36. A method of screening a slurry as set forth in claim 30 wherein said maximum suction is applied for a period of about four seconds and removed for about one second.

37. A method of screening a slurry as set forth in claim 30 including the step of providing a chamber below said screen, and applying said suction to said entire chamber.

38. A method of screening a slurry as set forth in claim 37 wherein said chamber extends for substantially the entire extent of said screen.

39. A method of screening a slurry as set forth in claim 38 wherein said chamber is under a screen bed, and providing sealed engagement between said screen and said screen bed above said chamber.

40. A method of screening a slurry as set forth in claim 30 wherein said screen is an undulating screen.

41. A method of screening a slurry as set forth in claim 40 wherein said undulating screen is positioned at the exit end of a vibratory screening machine.
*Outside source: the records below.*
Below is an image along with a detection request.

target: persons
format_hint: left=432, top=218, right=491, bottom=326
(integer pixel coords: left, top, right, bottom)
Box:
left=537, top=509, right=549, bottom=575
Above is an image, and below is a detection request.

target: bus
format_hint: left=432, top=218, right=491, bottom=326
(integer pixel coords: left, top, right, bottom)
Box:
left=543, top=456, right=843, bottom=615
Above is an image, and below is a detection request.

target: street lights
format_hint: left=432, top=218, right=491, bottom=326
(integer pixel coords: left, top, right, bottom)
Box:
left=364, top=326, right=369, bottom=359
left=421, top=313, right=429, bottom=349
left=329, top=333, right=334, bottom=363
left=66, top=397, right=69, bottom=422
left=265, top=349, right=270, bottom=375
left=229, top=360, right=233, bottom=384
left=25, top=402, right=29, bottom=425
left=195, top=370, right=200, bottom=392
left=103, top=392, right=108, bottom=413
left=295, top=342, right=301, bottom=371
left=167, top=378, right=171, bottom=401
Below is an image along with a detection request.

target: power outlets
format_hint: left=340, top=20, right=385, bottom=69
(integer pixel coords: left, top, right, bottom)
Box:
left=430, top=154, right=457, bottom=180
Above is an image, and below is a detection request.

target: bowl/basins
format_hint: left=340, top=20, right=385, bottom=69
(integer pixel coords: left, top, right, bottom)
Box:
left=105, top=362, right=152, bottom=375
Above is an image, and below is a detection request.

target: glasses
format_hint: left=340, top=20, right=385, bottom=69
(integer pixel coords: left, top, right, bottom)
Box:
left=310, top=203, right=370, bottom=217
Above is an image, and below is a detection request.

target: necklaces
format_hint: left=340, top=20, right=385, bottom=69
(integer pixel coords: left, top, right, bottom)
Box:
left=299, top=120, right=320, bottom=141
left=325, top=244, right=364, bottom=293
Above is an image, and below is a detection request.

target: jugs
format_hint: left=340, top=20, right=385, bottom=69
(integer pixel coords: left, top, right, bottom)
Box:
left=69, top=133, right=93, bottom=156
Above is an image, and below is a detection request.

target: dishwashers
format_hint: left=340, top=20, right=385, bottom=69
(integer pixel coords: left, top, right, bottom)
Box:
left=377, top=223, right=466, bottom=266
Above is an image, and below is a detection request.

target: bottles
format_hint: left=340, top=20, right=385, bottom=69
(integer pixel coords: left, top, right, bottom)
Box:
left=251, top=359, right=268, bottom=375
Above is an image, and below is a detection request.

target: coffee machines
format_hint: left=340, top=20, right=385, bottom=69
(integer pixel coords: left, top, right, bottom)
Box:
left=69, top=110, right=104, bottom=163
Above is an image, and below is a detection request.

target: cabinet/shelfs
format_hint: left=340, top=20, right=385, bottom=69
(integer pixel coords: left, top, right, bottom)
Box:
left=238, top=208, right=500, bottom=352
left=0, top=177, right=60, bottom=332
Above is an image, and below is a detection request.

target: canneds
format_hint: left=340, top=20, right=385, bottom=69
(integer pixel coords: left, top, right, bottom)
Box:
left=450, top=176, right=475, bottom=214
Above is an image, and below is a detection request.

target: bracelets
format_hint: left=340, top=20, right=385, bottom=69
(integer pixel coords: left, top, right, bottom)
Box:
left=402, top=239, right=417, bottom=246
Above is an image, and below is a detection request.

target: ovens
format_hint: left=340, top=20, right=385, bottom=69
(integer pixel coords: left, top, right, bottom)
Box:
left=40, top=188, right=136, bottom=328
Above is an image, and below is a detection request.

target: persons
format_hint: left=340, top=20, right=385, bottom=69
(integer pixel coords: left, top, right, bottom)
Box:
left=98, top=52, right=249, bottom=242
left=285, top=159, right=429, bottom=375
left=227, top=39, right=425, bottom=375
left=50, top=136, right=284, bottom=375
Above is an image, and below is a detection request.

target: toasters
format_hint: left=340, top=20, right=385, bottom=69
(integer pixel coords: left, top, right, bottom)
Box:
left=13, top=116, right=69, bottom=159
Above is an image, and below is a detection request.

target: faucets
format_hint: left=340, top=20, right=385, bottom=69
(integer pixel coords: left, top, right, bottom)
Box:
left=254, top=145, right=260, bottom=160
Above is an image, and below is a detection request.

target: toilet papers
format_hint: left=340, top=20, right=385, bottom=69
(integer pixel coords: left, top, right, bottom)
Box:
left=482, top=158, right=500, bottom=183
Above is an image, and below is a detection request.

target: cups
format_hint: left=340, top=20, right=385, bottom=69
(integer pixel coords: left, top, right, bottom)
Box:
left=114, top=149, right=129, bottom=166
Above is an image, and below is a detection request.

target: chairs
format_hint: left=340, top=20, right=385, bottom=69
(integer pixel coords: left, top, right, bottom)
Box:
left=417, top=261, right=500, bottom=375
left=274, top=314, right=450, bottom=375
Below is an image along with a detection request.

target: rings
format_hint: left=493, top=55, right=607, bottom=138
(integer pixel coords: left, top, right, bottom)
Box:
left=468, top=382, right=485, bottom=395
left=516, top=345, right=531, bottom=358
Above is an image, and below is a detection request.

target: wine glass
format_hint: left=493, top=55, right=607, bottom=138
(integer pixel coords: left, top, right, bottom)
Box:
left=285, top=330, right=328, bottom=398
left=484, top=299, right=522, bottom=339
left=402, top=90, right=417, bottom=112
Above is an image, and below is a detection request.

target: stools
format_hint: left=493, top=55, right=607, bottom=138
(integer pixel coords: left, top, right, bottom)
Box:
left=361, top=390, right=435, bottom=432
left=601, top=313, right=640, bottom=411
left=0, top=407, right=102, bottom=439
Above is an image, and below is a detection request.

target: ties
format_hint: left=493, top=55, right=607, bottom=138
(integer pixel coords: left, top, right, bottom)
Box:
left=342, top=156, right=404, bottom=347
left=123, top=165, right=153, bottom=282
42. A method of screening a slurry containing a mixture of fine and coarse particles and liquid comprising the steps of providing a vibratory screen, vibrating said screen at a G force of between about 3 to 12 G's, passing a slurry containing a mixture of fine and coarse particles and liquid across said screen, and applying greater and lesser suctions intermittently only on the opposite sides of said screen from said slurry.

43. A method of screening a slurry containing a mixture of fine and coarse particles and liquid comprising the steps of providing a vibratory screen, vibrating said screen at a G force of between about 3 to 12 G's, passing a slurry containing a mixture of fine and coarse particles and liquid across said screen, and applying a greater suction only on the opposite side of said screen from said slurry to draw fine particles and liquid through said screen, and intermittently applying lesser suction only to said opposite side of said screen while maintaining said vibration of said screen.

Description:

CROSS-REFERENCE TO RELATED APPLICATIONS

[0001] Not Applicable

STATEMENT REGARDING FEDERALLY SPONSORED RESEARCH OR DEVELOPMENT

[0002] Not Applicable

BACKGROUND OF THE INVENTION

[0003] The present invention relates to a vibratory screening machine and method for screening a slurry to withdraw liquid and fine particles therefrom and also cause coarse particles which are not withdrawn from the slurry to be relatively dry.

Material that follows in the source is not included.